Robert Winn earned his Ph.D. in the Early Christian Studies program at the Catholic University of America, and his degree focused on two examination areas: late antique history and Greek and Latin patristics. His research interests include religious and intellectual history in Late Antiqiuity and the early Middle Ages. Prior to joining Northwestern’s faculty, he was a visiting professor at Creighton University in Omaha, Nebraska. Dr. Winn is the author of Eusebius of Emesa: Church and Theology in the Mid-Fourth Century, which was published by The Catholic University of America Press in 2011. His published articles have appeared in the Journal of Early Christian Studies and Vigiliae Christianae., and he has presented papers at the International Conference on Patristic Studies at Oxford University.
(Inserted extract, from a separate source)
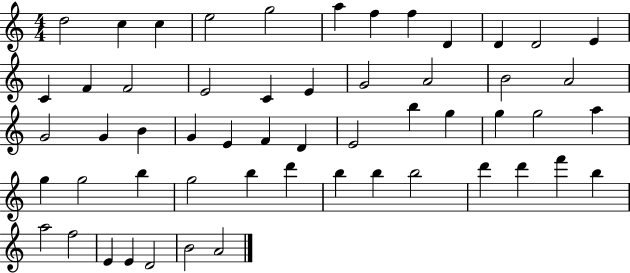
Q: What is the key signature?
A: C major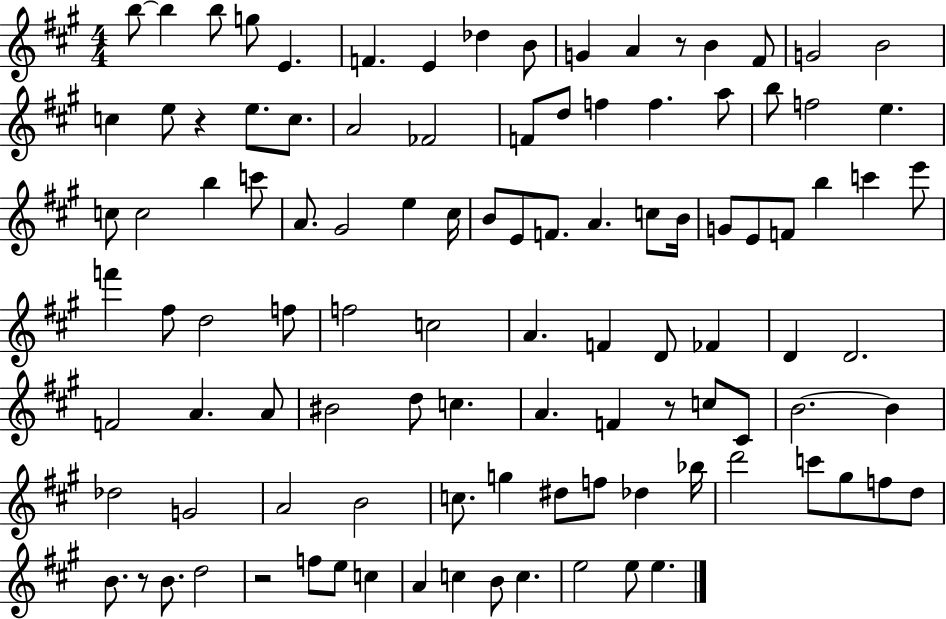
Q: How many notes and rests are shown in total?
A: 106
His most recent conference papers, both read at the International Congress on Medieval Studies (2011 and 2012), were entitled “Lessons from Lesser Kings: Books IV and V of Bede’s Historia Ecclesiastica” and “On Avarice: Eusebius of Emesa and John Chrysostom.”

Winn currently has two long term research projects: (1) a study of Bede as an exegete and historian in the context of early medieval historiography and (2) a book intended for an undergraduate audience that surveys the political and religious history of the late Roman Empire and early Middle Ages. It is tentatively titled Empire and Church from Constantine to Charlemagne.